| Written request A |
Please list every question the narrator asks in the final paragraph of the weekly meeting account below.

** Begin Provided text **

I joined the rest of the seniors in the firm for the weekly meeting in this quite tight meeting room with the new Group President. With so many people crammed in there, it was a bit claustrophobic on a good day. He had a resume that was platinum, a prince among men, an elite double alumnus of one of the best varsities, highly intelligent and a boot strapped, self-made executive. He arrived into the organisation and quickly had fired our boss, so he was “taking care” of us, until the new head was appointed.

In the first meeting, I happened to be seated opposite him, but ever so fortunately not directly in front of him. I mention this because it became very important in subsequent weekly meetings. He was not satisfied with our results and like one of those amazing super sports cars, he went from zero to 100, in seconds and exploded with rage, decalcifying the spines of those unfortunates who chose the cheap seats directly in front of him.

Observing this phenomena and preferring a better quality of work life, I purposely chose the same side of the table where he would sit and made sure I was well down toward the end of the table. You actually have to lean around and contort your body to excoriate someone seated in my location, so I just calmly observed the weekly humiliation of those seated in the death zone. What was our opinion of this corporate prince? How were the trust levels? What about the loyalty factor? Trust me, they were all exceedingly bad.

** End Provided text **

| Written request B |
Return each line of the entries that contains the word "chair".

** Begin Raw records **

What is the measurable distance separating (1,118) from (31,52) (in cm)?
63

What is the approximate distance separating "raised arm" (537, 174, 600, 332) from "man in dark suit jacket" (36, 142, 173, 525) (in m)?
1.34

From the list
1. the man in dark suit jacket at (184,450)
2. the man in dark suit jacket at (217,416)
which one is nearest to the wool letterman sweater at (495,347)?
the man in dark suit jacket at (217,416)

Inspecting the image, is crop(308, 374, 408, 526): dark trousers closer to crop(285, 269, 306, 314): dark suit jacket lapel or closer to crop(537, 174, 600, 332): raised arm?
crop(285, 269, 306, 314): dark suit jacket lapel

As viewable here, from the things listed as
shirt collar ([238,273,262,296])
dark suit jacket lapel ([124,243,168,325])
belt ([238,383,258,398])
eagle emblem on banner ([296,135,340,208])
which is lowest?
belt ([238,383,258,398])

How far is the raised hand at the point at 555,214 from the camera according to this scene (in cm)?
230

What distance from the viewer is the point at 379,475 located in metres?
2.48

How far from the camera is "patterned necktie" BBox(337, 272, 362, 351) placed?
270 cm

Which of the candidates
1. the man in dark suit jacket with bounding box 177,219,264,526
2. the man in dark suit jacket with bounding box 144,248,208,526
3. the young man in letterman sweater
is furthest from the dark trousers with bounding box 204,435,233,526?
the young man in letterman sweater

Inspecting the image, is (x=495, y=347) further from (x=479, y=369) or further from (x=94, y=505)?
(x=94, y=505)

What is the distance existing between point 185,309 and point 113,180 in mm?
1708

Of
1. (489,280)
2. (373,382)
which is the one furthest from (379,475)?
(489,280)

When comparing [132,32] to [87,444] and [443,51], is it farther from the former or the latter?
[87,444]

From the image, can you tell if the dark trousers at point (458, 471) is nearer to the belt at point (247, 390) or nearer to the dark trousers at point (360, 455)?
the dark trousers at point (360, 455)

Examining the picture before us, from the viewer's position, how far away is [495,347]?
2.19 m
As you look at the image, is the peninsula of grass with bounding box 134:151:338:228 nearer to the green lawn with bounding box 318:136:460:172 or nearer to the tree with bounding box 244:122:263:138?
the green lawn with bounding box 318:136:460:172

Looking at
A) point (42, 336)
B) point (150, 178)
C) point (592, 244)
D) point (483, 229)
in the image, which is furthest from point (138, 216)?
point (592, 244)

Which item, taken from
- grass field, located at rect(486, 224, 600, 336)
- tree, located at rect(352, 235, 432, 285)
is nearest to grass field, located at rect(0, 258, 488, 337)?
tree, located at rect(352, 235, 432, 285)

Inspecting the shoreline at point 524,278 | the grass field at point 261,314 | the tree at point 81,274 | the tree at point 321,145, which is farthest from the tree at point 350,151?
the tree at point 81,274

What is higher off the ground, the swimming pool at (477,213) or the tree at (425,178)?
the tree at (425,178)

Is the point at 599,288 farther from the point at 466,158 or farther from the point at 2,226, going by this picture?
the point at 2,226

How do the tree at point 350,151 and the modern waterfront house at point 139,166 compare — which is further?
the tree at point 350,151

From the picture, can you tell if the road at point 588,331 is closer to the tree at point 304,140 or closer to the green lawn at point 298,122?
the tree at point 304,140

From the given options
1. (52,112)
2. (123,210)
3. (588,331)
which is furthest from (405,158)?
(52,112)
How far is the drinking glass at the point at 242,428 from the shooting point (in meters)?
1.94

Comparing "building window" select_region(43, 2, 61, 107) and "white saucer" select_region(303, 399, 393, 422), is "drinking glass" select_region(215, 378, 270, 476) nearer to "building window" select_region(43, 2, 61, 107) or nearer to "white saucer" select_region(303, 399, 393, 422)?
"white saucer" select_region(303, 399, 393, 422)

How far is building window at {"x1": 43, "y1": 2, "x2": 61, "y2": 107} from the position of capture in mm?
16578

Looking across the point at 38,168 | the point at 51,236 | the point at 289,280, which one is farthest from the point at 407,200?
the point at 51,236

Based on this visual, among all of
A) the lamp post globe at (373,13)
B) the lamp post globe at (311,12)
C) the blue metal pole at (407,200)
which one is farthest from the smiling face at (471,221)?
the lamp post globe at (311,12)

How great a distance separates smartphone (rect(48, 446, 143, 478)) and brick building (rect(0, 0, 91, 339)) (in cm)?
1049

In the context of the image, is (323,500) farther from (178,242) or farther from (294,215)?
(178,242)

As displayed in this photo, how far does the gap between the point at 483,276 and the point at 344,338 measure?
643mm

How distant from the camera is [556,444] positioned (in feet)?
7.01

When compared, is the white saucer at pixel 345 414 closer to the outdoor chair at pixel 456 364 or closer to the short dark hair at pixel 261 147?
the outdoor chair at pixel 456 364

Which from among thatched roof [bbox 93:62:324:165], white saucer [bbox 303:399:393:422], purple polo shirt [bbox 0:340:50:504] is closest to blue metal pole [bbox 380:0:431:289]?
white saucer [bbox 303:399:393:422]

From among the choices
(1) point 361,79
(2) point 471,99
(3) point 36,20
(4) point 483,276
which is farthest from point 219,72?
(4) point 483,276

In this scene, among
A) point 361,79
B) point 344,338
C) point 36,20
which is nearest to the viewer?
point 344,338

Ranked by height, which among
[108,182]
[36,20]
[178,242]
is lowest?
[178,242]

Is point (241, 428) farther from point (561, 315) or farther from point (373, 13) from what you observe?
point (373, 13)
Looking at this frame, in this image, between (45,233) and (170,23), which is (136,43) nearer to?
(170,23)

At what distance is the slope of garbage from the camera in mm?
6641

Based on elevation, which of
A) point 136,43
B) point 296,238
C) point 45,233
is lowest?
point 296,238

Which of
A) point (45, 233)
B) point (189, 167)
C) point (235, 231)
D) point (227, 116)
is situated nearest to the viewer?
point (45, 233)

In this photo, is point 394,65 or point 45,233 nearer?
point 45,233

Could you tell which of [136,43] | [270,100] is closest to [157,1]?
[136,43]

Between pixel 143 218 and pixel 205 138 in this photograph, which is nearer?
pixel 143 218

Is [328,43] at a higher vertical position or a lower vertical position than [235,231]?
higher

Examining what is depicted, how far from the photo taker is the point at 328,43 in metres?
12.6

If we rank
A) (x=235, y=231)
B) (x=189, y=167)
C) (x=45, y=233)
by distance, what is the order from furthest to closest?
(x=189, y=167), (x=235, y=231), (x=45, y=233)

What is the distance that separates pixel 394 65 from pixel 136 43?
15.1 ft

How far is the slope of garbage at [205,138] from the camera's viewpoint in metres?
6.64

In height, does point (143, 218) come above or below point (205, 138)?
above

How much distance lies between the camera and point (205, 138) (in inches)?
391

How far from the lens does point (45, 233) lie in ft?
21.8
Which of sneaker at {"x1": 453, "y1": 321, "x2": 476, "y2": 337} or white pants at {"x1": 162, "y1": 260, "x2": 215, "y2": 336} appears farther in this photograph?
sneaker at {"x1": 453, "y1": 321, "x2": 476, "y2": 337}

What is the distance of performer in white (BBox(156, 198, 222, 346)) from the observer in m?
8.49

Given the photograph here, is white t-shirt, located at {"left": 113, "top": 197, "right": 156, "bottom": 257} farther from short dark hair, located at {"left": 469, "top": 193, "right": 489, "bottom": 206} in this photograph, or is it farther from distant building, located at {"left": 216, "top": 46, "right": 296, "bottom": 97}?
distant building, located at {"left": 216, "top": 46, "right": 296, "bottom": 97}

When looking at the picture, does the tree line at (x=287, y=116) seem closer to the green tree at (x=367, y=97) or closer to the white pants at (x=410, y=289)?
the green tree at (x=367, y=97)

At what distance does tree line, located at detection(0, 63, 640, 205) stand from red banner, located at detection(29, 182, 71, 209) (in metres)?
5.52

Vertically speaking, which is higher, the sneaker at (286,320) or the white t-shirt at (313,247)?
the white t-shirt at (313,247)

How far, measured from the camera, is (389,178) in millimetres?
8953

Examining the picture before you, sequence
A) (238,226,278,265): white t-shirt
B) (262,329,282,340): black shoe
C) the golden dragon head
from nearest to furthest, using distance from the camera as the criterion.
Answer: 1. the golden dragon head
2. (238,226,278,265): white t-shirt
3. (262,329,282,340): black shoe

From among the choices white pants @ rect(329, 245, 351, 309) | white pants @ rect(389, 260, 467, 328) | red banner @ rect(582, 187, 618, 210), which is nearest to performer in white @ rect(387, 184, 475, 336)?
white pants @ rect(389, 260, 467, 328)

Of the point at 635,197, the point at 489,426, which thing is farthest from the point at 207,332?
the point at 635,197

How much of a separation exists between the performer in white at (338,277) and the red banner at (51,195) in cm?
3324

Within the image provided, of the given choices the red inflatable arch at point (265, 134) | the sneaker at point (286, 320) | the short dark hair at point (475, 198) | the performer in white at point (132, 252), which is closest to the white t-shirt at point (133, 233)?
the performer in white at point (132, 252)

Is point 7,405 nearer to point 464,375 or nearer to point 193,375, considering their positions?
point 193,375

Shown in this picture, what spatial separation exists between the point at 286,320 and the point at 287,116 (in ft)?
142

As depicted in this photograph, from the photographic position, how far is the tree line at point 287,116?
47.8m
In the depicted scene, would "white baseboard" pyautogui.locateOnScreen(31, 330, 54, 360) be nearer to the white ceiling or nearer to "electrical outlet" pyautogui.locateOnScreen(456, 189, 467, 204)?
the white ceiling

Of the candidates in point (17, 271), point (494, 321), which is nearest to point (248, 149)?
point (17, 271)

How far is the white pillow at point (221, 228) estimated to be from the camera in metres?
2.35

** End Raw records **

| Expected answer A |
What was our opinion of this corporate prince?
How were the trust levels?
What about the loyalty factor?

| Expected answer B |
When compared, is the white saucer at pixel 345 414 closer to the outdoor chair at pixel 456 364 or closer to the short dark hair at pixel 261 147?
the outdoor chair at pixel 456 364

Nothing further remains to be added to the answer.